[Problems and tasks]:
[1] In the column about a 1989 stay in Ostrava, answer these:
(a) What was the name of the steel mill near the house?
(b) How many cows did Vladimir keep?
(c) How did Vladimir and the writer get into the city center on the first full day?
[2] Carry on the column about a 1989 stay in Ostrava from its last sentence.

Text for analysis: Begin

The PC: A few beers at Vladimir’s local, June 1989.
A weekly web column by Roger A. Baylor.
In the summer of 1989, the city of Ostrava was the old-school, coal-fueled Pittsburgh of Communist Czechoslovakia, and an extremely unlikely tourist destination. However, my Czech émigré friend George’s parents lived there, and they graciously hosted me for two weeks.
Their house was situated quite literally in the shadows of smokestacks rising from the Nové hutě Klementa Gottwalda, a sprawling postwar steel mill named for Czechoslovakia’s founding Communist luminary. The late Vladimir Motycka worked there as an engineer, and his wife nearby as a secretary.
George’s stepdad was a hearty, hard-working man. In addition to his responsibilities at Czechoslovakia’s largest steel mill, he maintained two cows, a copse of plum trees and a tidy vegetable garden on a miniscule plot of land behind his home. Vladimir’s typical day was a study in meticulously planned perpetual motion, punctuated by phrases in his native Czech, Slovak, Russian, Polish, German and the English he’d only started amassing when George went to the United States three years before.
My very first full day in Ostrava began with a rainy, sooty and bleak morning fully in keeping with the prevailing industrial landscape. Vladimir had a few hours off work, and so he took me aboard the tram. We rode into the city center.

Text for analysis: End
Provided material: Begin

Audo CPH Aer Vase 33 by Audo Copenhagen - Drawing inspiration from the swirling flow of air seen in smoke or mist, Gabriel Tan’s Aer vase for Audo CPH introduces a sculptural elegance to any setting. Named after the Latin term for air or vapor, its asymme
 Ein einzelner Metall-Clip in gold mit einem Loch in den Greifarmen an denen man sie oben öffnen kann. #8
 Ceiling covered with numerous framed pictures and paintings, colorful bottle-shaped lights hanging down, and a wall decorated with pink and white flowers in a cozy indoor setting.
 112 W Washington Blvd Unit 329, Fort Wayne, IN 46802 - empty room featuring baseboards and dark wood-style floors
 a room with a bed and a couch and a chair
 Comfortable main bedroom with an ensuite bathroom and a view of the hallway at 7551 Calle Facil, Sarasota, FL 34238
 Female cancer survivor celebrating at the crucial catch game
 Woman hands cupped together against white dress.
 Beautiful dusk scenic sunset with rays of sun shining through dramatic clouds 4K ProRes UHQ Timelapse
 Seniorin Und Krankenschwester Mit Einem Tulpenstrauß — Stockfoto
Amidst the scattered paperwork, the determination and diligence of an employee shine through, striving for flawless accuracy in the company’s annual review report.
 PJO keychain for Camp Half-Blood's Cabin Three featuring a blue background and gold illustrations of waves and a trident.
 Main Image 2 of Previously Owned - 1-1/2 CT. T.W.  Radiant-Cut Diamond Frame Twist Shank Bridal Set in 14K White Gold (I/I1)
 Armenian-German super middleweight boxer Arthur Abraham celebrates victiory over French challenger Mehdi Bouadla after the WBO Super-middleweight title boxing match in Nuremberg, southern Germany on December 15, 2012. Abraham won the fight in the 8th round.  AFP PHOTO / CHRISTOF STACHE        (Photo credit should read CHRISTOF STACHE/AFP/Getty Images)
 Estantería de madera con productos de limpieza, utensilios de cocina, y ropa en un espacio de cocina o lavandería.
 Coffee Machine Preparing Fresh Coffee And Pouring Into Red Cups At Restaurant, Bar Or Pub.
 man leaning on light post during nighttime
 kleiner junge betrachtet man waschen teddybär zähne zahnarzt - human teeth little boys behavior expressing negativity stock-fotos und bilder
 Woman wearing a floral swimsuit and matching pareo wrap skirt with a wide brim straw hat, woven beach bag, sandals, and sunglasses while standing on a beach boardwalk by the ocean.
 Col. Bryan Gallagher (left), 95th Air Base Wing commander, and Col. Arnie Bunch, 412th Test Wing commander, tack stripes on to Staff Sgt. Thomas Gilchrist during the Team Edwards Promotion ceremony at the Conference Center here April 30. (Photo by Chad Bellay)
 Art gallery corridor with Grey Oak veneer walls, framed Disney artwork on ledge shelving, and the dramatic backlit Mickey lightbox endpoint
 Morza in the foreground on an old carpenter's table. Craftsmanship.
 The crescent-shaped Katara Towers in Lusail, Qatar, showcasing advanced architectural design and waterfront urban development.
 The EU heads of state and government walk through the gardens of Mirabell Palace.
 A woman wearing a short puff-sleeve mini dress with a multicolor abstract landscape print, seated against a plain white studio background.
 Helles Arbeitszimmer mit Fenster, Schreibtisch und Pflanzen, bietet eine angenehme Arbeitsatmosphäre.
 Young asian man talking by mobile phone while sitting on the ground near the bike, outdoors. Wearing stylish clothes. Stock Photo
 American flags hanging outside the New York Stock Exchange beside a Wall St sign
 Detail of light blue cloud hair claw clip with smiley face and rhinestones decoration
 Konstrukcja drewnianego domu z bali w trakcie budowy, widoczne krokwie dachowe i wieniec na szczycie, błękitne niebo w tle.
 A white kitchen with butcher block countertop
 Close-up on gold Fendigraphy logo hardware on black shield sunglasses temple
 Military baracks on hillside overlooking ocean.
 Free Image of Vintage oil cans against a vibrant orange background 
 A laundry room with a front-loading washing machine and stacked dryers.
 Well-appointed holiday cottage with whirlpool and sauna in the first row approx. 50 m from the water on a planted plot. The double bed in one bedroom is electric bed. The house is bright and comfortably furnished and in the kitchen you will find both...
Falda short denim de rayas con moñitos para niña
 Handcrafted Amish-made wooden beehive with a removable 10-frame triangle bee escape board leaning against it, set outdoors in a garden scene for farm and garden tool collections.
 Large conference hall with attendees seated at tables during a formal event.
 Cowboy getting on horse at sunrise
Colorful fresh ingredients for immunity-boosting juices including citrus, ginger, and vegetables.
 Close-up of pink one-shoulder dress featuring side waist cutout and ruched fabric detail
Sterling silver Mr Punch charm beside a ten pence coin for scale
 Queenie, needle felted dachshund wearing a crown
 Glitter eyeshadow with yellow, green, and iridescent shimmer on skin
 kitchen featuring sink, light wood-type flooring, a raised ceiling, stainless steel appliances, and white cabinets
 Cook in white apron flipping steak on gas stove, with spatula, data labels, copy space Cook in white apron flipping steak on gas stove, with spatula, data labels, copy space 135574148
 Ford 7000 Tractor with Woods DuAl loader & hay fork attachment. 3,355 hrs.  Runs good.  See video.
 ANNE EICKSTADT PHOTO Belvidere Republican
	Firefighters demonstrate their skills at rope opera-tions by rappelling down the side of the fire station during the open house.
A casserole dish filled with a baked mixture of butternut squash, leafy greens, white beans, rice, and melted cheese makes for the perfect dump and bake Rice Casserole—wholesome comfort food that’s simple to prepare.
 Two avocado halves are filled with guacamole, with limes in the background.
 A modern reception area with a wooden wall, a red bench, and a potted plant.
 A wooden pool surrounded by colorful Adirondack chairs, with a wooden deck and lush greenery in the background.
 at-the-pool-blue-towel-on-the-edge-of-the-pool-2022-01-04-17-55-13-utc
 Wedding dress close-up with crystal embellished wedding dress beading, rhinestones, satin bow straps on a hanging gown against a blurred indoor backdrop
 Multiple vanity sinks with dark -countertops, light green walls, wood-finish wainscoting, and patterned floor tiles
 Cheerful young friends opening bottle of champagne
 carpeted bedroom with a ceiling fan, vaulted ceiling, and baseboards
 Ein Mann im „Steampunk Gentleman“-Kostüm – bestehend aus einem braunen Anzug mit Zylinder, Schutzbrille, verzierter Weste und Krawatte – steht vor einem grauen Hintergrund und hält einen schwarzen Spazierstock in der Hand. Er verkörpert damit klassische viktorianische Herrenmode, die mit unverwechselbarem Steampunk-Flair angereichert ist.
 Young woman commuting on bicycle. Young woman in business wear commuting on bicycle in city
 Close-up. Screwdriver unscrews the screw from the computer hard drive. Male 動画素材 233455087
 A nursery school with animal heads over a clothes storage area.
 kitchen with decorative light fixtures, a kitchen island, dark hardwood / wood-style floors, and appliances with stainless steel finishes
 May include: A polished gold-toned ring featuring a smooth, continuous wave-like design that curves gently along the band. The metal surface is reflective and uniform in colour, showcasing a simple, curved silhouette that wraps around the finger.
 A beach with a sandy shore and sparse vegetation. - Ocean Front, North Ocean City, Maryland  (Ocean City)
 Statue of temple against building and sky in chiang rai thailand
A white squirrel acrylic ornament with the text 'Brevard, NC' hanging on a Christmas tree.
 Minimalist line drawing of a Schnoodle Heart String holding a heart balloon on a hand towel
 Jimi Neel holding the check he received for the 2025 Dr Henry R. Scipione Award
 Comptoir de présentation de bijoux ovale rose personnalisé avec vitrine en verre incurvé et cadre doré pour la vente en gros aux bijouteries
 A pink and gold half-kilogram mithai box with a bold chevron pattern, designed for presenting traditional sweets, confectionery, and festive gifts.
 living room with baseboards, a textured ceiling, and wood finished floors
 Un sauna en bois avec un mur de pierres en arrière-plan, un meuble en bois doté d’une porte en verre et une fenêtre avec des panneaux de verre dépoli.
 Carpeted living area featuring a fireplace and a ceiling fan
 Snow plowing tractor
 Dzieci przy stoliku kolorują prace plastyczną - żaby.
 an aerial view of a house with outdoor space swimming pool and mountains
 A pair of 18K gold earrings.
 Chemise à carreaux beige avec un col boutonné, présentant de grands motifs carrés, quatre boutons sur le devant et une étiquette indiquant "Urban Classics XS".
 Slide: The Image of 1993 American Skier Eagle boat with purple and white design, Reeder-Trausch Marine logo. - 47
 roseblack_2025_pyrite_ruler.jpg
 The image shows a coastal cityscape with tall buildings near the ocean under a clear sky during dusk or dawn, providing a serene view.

Provided material: End

[Answers in order]:
[1]
(a) Nové hutě Klementa Gottwalda
(b) Two
(c) By tram

[2]
The tram route took us past block after block of gritty factory grounds, culminating with the barracks-like campus of a technical school. Then came what might have been middle class suburbs during the interwar period of the 1930s, when Czechoslovakia was a prosperous country, prior to the ravages of WWII and the subsequent backsliding of the Communist era.
We disembarked at the shabby but representative central square. Vladimir was quite well aware of my fondness for beer, and consequently we drank lunch at a nearby pub, where my chaperone was hailed by a table of friends as we entered. Was everyone playing hooky from work that particular day?
Even before I’d finished mumbling garbled Czech pleasantries, a half-liter mug of local Ostravar beer was already waiting on the table in front of me.
The men were roughhewn, wearing simple work clothes and smoking acrid, unfiltered cigarettes, which I politely refused. Vladimir’s friends worked physical jobs and had a beaten down appearance, but to a man, displayed bright eyes and a jovial, genuine curiosity at the sheer novelty of an American in Ostrava. As we all cradled those big, fluted mugs of Ostravar, I searched for something meaningful to say.
Recalling the phrase that George’s uncle had taught me in Prague, I downed my beer and let it fly: “Chesko pivo je lepshi nez Americanitsky pivo.”
Frighteningly bad pronunciation notwithstanding, Vladimir’s friends roared with delight, because I’d just informed them in their own tongue that Czech beer was better than American beer. Not only was it a fine way of breaking the ice, but the words were by no means insincere.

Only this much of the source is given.